Des 138 actions proposées dans le plan d’action du programme Maurice île Durable (MID), à octobre 2014, 11 % ont été complétées, 61 % étaient en cours, et 28 % n’avaient pas encore démarré, indique Osman Mahomed, l’ancien président exécutif de la Commission MID. Suivant le transfert du fonds MID au Bureau du Premier ministre, c’est celui-ci qui se chargeait de sa gestion. Créé en juin 2008, le MID Fund devait financer des projets de développement durable.

À octobre 2014, le montant des projets appelés à être financés par ce fonds spécial s’élevait à Rs 935 millions. Au total, le projet MID prévoyait des investissements à hauteur de Rs 6,26 milliards, provenant majoritairement du secteur privé, soit un peu plus de Rs 5 milliards. Démantelé en octobre 2015, le fonds MID, qui contient un montant de Rs 12 millions, a été transféré au Consolidated Fund.

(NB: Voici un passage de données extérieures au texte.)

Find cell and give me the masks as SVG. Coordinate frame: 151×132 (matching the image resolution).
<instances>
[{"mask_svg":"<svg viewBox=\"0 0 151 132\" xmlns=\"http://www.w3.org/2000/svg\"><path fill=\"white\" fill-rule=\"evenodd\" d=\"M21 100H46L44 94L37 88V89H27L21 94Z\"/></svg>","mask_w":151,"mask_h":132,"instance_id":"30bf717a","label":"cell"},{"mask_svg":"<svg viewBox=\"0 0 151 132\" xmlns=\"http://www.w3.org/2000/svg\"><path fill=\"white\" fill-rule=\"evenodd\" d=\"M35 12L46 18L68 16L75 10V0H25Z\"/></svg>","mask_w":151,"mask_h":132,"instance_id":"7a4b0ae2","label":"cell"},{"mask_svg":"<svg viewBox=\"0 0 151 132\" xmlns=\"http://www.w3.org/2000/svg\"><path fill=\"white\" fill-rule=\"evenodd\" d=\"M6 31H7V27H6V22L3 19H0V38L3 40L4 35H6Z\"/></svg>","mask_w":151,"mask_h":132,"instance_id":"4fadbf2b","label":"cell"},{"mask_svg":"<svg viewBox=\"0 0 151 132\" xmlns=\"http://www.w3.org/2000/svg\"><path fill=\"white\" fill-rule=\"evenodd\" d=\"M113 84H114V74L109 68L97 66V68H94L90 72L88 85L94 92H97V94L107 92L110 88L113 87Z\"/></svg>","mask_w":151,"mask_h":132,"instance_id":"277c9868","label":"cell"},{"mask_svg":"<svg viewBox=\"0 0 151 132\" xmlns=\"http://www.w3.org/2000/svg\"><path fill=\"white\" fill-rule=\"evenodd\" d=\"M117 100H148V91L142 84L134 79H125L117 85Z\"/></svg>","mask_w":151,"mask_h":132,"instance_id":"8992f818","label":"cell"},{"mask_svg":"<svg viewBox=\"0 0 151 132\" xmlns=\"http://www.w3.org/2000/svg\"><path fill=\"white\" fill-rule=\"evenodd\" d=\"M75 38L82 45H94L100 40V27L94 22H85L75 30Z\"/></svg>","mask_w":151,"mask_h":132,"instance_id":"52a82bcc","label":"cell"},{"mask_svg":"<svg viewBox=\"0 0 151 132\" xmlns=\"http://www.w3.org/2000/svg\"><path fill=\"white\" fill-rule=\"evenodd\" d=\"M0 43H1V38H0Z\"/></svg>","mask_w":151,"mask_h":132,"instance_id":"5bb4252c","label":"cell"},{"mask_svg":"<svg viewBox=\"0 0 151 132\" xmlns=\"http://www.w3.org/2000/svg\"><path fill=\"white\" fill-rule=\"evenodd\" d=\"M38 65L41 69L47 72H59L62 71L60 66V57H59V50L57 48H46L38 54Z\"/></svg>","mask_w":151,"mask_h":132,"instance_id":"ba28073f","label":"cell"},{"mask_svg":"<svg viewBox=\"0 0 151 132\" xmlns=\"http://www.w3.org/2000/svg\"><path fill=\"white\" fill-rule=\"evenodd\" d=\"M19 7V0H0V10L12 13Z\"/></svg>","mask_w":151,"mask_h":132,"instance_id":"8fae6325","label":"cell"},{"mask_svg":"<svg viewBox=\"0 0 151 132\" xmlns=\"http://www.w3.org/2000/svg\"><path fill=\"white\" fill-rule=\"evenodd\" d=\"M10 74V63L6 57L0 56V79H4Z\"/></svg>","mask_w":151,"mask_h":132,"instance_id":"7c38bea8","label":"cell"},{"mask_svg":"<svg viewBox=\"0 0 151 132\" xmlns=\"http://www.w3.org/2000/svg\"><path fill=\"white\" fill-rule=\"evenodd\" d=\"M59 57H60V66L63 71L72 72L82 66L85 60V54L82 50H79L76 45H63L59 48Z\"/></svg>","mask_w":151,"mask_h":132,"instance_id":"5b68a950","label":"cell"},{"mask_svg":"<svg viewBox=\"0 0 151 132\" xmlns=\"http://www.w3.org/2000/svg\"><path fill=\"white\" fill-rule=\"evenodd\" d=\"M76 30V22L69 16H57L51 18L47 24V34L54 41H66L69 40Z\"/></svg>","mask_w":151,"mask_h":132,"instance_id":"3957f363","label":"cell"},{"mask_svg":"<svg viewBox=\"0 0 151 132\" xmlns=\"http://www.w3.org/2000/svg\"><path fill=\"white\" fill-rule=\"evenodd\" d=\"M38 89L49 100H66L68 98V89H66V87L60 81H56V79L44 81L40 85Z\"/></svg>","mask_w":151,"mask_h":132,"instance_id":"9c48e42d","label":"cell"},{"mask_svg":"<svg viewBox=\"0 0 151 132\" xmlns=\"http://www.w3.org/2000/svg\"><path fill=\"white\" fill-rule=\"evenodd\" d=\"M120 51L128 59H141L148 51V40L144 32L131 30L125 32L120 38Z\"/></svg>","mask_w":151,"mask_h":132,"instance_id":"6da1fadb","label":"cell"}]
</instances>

Green Economy Index : Maurice à la traîne

Sur les 80 pays mentionnés dans l’édition 2016 du Global Green Economy Index, Maurice se place à la 36e place pour sa performance perceptive et à la 67e place pour sa performance réelle. Selon le cabinet Dual Citizen Inc., la performance très moyenne du pays tient au fait que ses résultats sont faibles quand on en vient à l’application des pratiques durables dans l’agriculture, la pêche et le domaine de la biodiversité. Il note toutefois que Maurice fait montre de volonté dans le combat
contre le changement climatique.

Promouvoir un modèle inclusif

Les autorités doivent promouvoir un modèle d’économie verte qui soit inclusif. Autrement dit, il faut prendre en considération non seulement la dimension environnementale, mais aussi l’aspect socio-économique. C’est l’avis de Krishna Heeramun, expert en économie verte, qui a participé à un séminaire sur la voie à suivre pour Maurice en avril dernier. Celui-ci était organisé par Partnership for Action on Green Economy et le ministère de la Fonction publique et des Réformes administratives. «There must be an effective top-down policy orientation towards inclusive green economy which must be complemented with bottom-up initiatives which require learning and skills development», a-t-il déclaré.